Kits contain everything a teacher needs to teach a unit of science lessons: books and items for demonstrations and for students to do hands-on learning. Witt and Thompson group the books inside plastic bags. Sometimes, a kit will contain a smaller plastic tub containing materials.
The items that go into kits are separated into two categories: consumables and non-consumables.
Items to replenish the kits are located on shelves on the perimeter of the room. They include a grocery section, which stocks things like navy beans and dry milk, among many other items. Those are purchased at local grocery stores, as are many of the paper products in the next section. These items include plastic and paper cups, many different sizes of zippered plastic bags, aluminum foil and the like.

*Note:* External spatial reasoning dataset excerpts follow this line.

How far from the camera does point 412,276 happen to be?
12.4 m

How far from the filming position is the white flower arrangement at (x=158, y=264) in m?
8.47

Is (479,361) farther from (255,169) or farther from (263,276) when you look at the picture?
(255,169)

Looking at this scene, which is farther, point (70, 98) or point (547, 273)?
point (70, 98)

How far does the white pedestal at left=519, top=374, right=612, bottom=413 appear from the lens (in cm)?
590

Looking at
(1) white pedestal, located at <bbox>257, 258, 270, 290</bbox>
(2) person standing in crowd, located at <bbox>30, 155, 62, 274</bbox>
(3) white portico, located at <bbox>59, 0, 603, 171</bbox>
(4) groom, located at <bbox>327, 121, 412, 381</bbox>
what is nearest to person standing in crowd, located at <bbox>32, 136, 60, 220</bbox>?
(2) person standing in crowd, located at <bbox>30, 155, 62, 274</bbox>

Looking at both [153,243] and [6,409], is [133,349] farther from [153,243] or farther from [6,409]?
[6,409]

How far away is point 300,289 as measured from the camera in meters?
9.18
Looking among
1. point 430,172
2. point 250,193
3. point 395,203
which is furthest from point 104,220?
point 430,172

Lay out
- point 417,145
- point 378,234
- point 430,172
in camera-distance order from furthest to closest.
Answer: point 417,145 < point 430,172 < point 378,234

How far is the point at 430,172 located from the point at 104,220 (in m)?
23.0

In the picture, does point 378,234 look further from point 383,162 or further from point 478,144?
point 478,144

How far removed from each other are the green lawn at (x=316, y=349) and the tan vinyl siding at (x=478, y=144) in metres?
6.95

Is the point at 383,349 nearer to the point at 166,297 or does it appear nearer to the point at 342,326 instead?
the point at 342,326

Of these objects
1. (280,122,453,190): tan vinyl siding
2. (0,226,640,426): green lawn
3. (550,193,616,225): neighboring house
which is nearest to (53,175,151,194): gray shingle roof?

When the science center moved to the Columbia Center last June, Camp and Witt measured the gym carefully and the school district's maintenance workers custom-built the shelves around the perimeter.
When the gym is especially full either between semesters or at the end of the year, there are strict rules about spacing. Rows must be 3 feet apart (the length of four floor tiles on the gym floor) so a dolly can get through. Kits can only be stacked three high.
Jackie Baxter is a seventh-grade science teacher at Jefferson Middle School, and previously worked in a school district that didn't have a science center.
"What I love most about the science center is that the kits come to you fully stocked with everything you need," she said. "Not all classrooms in Unit 4 are science rooms and therefore have little room for storage, so this lends itself well to a small classroom."
Time is often the biggest challenge to the science center's careful system. But Camp said she's motivated by the Champaign students she sees learning science with all their senses.
"Every time I visit a classroom ... and I see those faces, it's worth it," Camp said.